### STATED EXERCISE
Edit the rows starting with the line that contains "this 360×240 image." and going on through the line that contains "rusty metal truss [170, 40, 360, 123]", changing "incomplete" to "partial" and keeping everything else the same. Give back only those lines.
>>
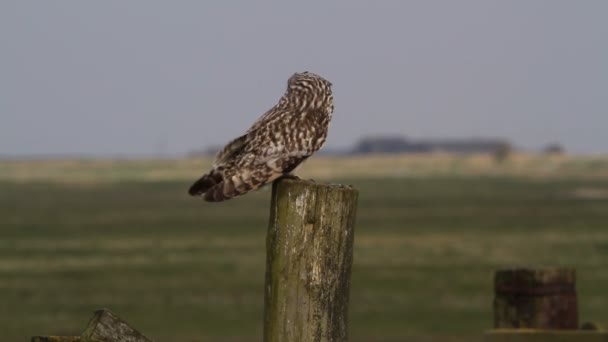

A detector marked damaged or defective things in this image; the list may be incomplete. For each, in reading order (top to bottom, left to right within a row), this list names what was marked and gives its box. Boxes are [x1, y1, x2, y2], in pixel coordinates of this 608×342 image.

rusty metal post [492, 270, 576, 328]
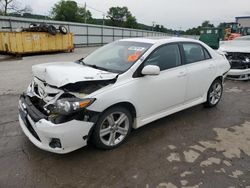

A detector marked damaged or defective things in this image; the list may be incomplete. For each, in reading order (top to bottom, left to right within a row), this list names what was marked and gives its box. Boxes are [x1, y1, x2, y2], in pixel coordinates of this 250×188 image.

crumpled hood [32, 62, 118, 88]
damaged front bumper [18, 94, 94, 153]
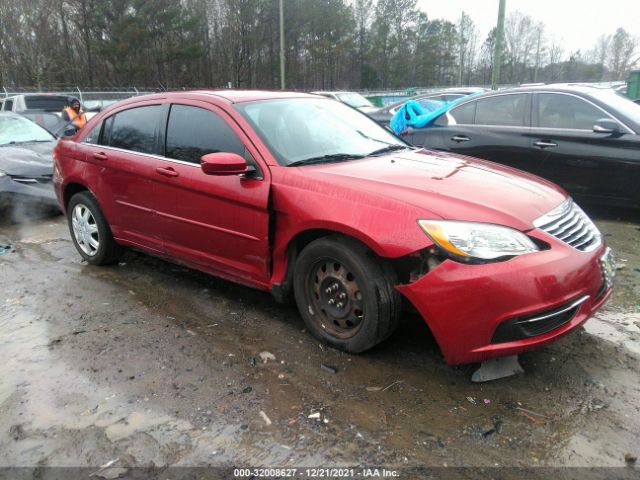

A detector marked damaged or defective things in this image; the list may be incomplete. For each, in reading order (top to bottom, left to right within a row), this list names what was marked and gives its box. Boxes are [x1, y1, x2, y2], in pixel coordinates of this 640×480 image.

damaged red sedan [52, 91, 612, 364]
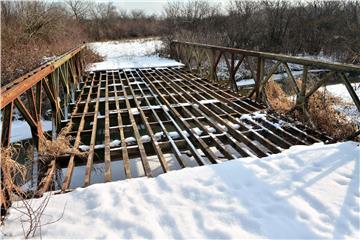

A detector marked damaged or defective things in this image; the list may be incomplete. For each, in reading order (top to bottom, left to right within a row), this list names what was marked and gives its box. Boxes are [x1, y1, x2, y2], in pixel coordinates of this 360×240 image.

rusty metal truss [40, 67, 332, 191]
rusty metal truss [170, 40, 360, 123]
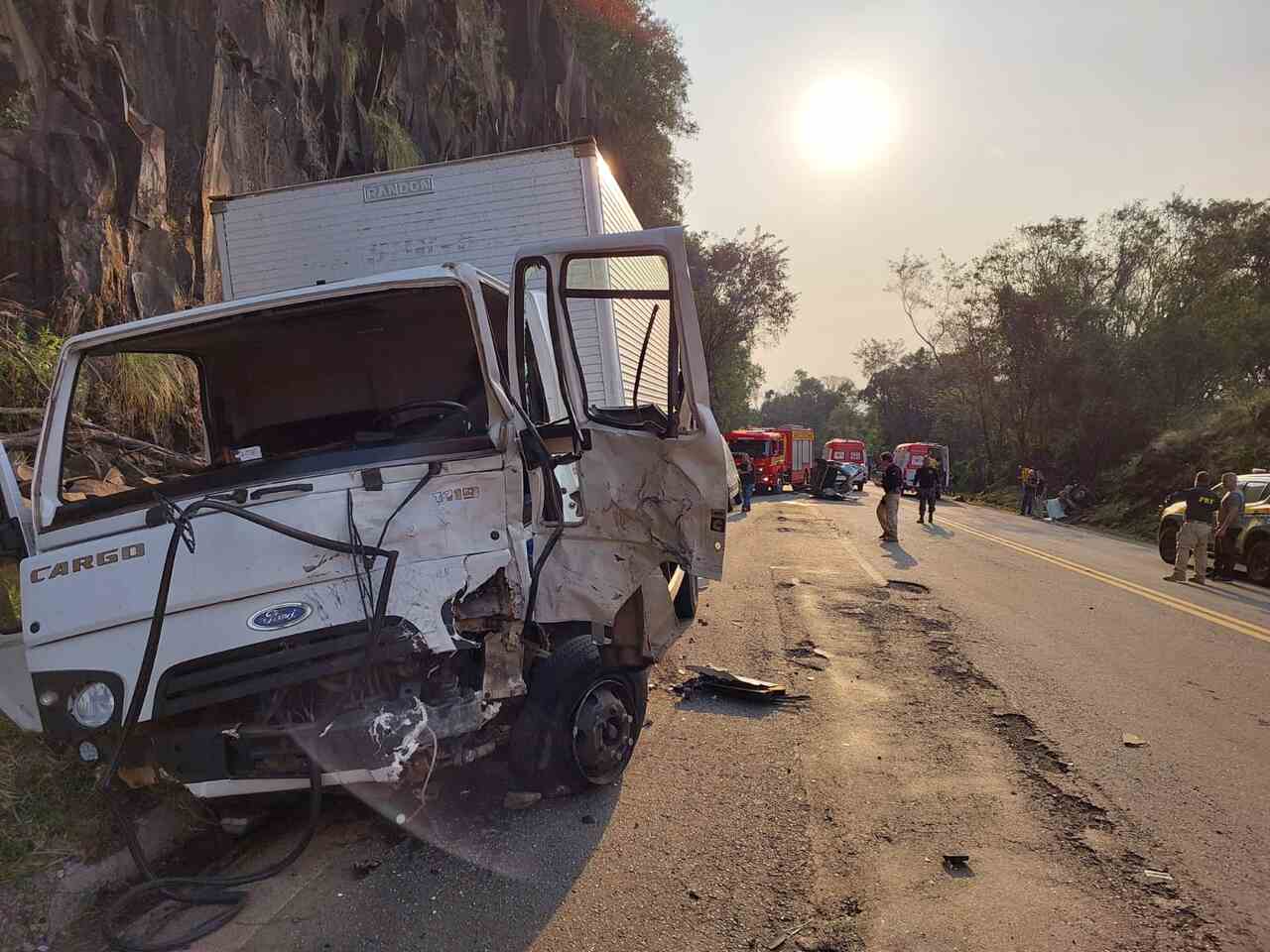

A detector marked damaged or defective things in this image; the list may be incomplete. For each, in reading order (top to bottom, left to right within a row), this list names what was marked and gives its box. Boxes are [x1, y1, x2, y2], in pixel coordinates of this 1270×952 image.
<<
>>
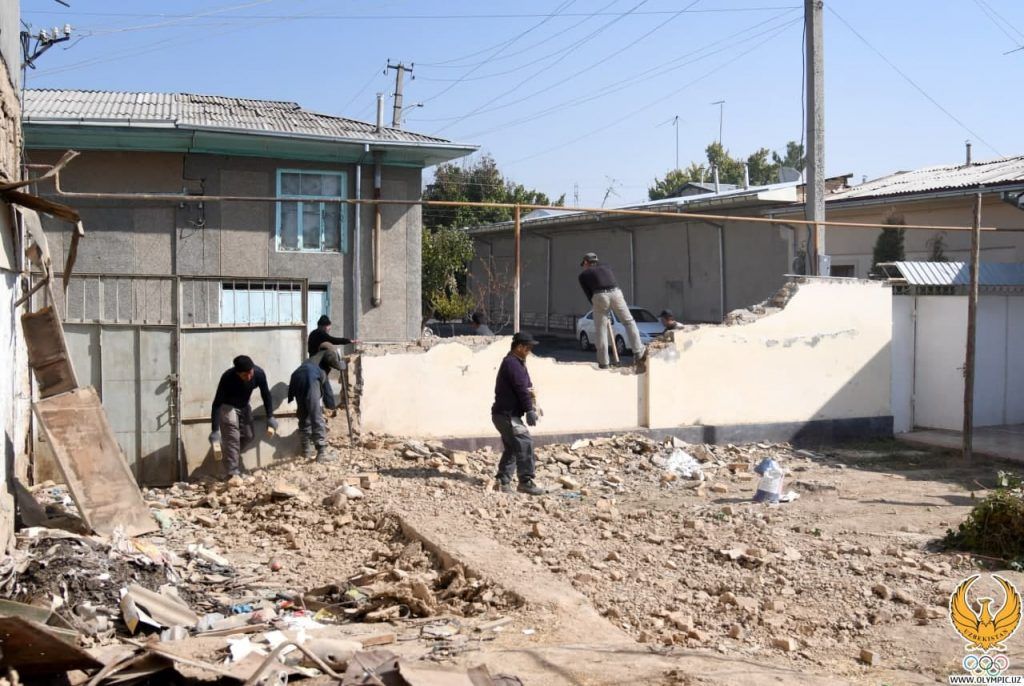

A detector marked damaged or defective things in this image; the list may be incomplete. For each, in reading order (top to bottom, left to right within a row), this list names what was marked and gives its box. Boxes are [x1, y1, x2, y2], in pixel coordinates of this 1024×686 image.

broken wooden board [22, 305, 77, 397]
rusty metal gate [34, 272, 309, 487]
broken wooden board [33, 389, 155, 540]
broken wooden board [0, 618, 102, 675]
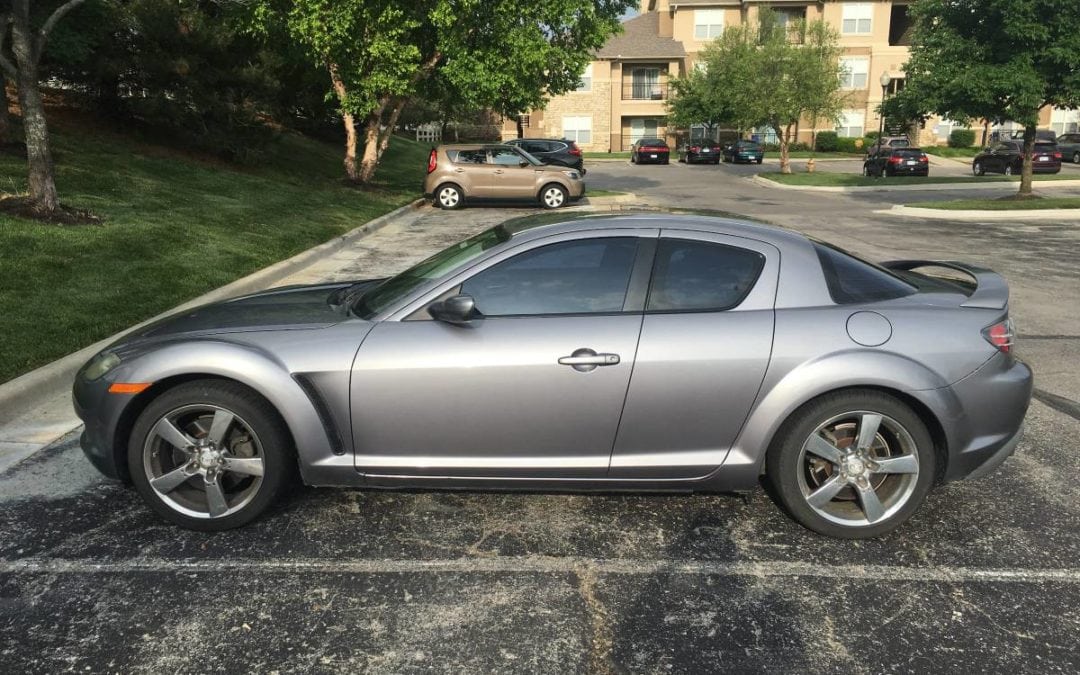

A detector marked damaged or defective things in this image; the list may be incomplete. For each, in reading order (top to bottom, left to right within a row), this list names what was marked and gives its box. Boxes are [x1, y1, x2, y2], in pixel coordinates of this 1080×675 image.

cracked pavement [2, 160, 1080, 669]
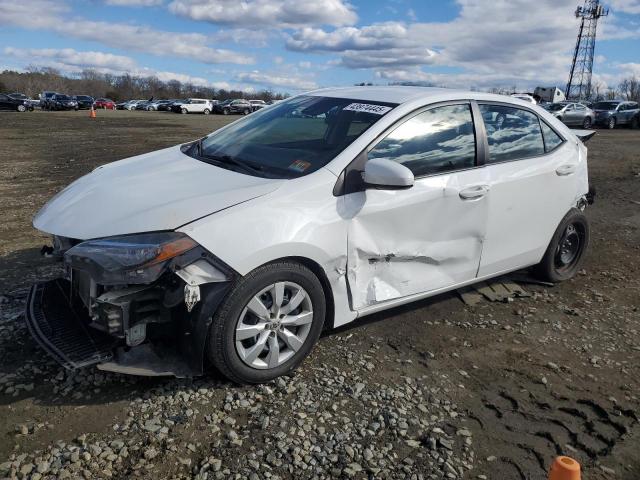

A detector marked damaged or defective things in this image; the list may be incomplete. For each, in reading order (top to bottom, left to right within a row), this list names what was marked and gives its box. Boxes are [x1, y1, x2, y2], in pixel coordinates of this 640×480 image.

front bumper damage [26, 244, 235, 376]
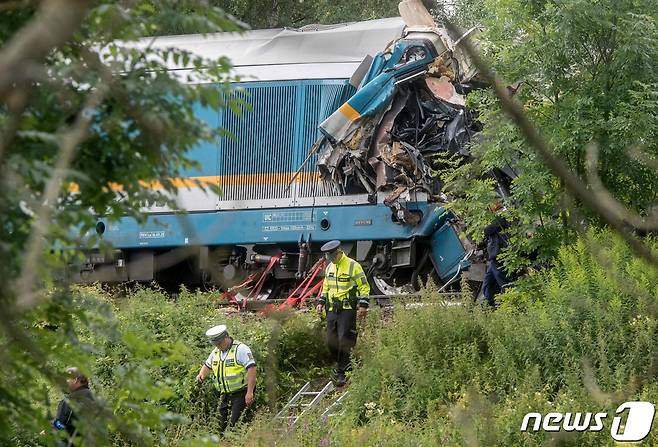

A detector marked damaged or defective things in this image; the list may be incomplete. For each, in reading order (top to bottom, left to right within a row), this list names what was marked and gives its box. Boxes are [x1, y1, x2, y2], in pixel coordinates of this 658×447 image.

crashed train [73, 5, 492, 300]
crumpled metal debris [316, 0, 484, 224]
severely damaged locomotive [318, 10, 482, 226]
<<
### EXERCISE SOLUTION
A detector marked damaged or defective things in this image; the list may be partial. For each, in reading order (top to bottom, left to right within a row), this list names what was marked and gives its box. Boxes are [x1, y1, x2, y2], in pixel coordinates of this 360×240 image.

rusty metal truss [40, 67, 332, 191]
rusty metal truss [170, 40, 360, 123]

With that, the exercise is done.